=== To do ===
[1] Answer these questions using the interview excerpt about the PhD thesis:
(a) How many months of ethnographic fieldwork were conducted?
(b) What award did the thesis receive?
(c) In what year is the edited volume on displacement labels expected to be published?
[2] Retype the passage of the interview excerpt from "I conducted six" to "refugee agency officials." word for word.

=== Excerpt ===
◇ ◇ ◇ ◇
My PhD thesis, titled “Does Refugeehood Ever End? Cessation, Homing, Labelling, and Resettlement Dreams Among Post-Cessation Liberians in Nigeria,”examined what happens after people officially lose their refugee status. It analysed how displacement continues even after legal recognition ends, focusing on first-generation “residual” Liberian refugees in Nigeria. The study looked at how people rebuild a sense of home, how they are labelled by institutions, host communities, and themselves, and why many continue to hope for resettlement abroad even when the institutions responsible no longer recognise them. The research was funded by the School of Social and Political Science PhD Scholarship (2022–2025) and received the 2025 SPS Outstanding Doctoral Thesis Award. The findings were published in Refugee Survey Quarterly, Journal of Refugee Studies, and Ethnic and Racial Studies.
What sort of research did you conduct for it?
I conducted six months of ethnographic fieldwork with first-generation “residual” Liberian refugees in and around the former Oru Refugee Camp in Ogun State, Nigeria. I used interviews, group discussions, and observation to understand people’s everyday experiences. I also spoke with local community members, government actors, and refugee agency officials.
Through these methods, I traced the trajectories of three groups: those who returned to Liberia but later fled again, those who were not selected for resettlement, and those who tried to settle locally but were abandoned by implementing agencies. The findings demonstrate that the withdrawal of refugee status does not resolve displacement but produces new forms of precarity, pragmatic economic strategies, and protracted uncertainty, where exile persists long after formal protection has ended.
What have you pursued after your degree?
Following my PhD, I joined the Refugee Law Initiative (RLI) at the School of Advanced Study, University of London as a Visiting Research Fellow, where I am developing my thesis into a monograph. The full proposal is currently under review, and I also secured a book contract as lead editor for the volume “The Making and Unmaking of Displacement Labels: Institutions, Experiences, and Protection Politics” with expected publication in 2028. I lead the RLI Working Group on “Understanding Solutions,” which I established and co-convene to examine policy, legal, and everyday responses to displacement in protracted settings. I am also co-editing a special issue arising from this work with a leading refugee studies journal. Alongside this, I have two further papers from my earlier research in press with Ethnic and Migration Studies and Refugee Survey Quarterly.
- Dr Megan Douglas
What was the subject of your doctoral dissertation?
◇ ◇ ◇ ◇
=== Given information ===
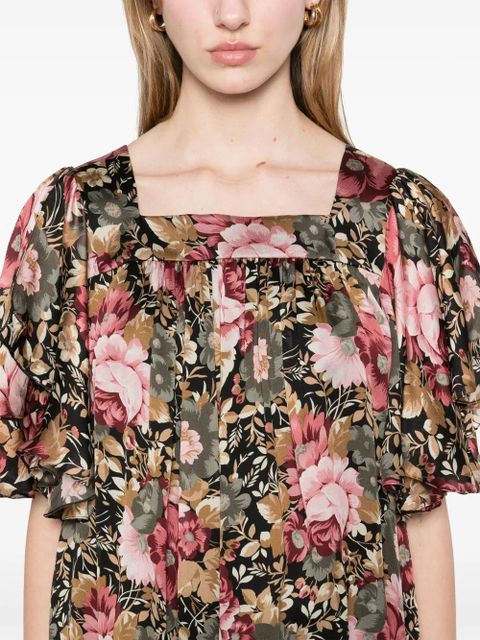 Chloé floral-print mini dress - Black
◇ ◇ ◇ ◇
=== Answers per task ===
[1]
(a) Six months.
(b) The 2025 SPS Outstanding Doctoral Thesis Award.
(c) 2028.

[2]
I conducted six months of ethnographic fieldwork with first-generation “residual” Liberian refugees in and around the former Oru Refugee Camp in Ogun State, Nigeria. I used interviews, group discussions, and observation to understand people’s everyday experiences. I also spoke with local community members, government actors, and refugee agency officials.